IMPROVE MC. The inline meter, by measuring every piece, allows you to determine the average MC of a load or even individual packages, of lumber. In addition, the meter will tabulate the variation of moisture in a load or package. 

You can analyze how your kiln operation is doing, or you can analyze how an individual supplier is doing. A key point is that you do not want to attack a supplier, but rather would work with the supplier that has poor moisture to improve their operation. 

It is surprising how many kilns operations do not consider carefully the needs of their individual customers; they can change if they know what is not acceptable.

CALIBRATION. The common inline meter is measuring an electrical property of the lumber as it goes through an electric field. When you set up the meter for a run, you need to tell the meter what the density of the wood is. The meter and its computer then figure out how much disturbance the electric field has due to the wood and knows that additional disturbance is due to moisture. 

The good news is that the temperature of the wood is not an issue with the meter, but wood density differences do create an “error” that must be appreciated.

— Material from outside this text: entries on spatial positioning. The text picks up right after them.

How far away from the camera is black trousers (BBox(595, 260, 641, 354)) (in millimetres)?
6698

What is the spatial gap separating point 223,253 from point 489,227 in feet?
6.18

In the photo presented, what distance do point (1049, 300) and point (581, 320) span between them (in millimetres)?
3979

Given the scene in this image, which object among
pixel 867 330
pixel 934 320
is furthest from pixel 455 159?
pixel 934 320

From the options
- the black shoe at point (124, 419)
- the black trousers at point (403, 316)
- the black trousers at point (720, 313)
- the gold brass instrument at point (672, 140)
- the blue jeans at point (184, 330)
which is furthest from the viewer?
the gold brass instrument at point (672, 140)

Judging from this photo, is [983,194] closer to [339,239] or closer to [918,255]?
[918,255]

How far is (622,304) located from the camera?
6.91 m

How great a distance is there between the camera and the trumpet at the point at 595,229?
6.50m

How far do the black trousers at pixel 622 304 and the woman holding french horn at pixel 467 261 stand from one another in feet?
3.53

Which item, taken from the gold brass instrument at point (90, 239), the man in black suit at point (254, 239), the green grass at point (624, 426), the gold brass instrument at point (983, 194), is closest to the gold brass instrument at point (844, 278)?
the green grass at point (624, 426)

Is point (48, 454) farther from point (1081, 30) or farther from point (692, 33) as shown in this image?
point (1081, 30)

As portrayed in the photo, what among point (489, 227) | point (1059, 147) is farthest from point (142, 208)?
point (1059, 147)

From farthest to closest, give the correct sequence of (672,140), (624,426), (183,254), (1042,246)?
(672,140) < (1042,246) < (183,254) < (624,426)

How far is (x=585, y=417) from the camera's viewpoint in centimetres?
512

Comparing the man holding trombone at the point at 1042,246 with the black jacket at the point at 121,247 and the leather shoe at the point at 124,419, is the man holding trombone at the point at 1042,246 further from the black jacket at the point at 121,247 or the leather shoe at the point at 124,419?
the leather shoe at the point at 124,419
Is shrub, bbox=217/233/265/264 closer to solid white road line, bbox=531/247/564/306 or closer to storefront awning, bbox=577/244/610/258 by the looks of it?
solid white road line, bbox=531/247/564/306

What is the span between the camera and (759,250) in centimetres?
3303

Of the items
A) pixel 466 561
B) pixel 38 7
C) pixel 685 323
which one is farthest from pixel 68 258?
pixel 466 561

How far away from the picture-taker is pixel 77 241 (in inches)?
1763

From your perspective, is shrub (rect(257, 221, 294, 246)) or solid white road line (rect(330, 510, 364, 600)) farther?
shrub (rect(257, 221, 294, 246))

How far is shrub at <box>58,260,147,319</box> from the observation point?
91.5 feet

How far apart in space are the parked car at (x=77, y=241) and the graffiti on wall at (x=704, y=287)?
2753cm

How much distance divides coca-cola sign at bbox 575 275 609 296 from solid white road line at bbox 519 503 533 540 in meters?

Any wet pieces should be double checked with a pin-type moisture meter, as they could actually have more wood (higher density) than more water. Also, there is a natural variation in wood density from species to species, so it is necessary to recalibrate for each species.

My suggestion is to assume that a pin meter with insulated needles drive 1/4 of the lumber’s thickness gives an accurate reading — an assumption that is very close to the truth. Maybe measure 10 pieces and then send the pieces through the inline pinless meter and teach the inline meter what reading gives what MC. You might also check calibration for 4/4 versus 6/4 to 8/4. Most of the time, if the meter probes are kept clean, this initial calibration will be good for years unless the wood changes. 

Appreciate that the pin meter also measures an electrical property which is related to MC, so meters give an estimate. The pin meter is not sensitive to species or thickness, but the wood temperature is a factor.

CASE HISTORY. I had one client making doors. In the wintertime, they average about 100 recalls. They put in an inline meter and were able to reduce the wintertime recall to three. They then had me work with their main supplier that had kilns to improve their kiln drying.

BRAND. There are several inline meters in use. My suggestion is to ask around and then visit or talk in detail to the correct user to find out how it works, improvements, maintenance, and so on. I have seen some meters that were inexpensive and junk. The meter manufacturer should be able to give you some referrals.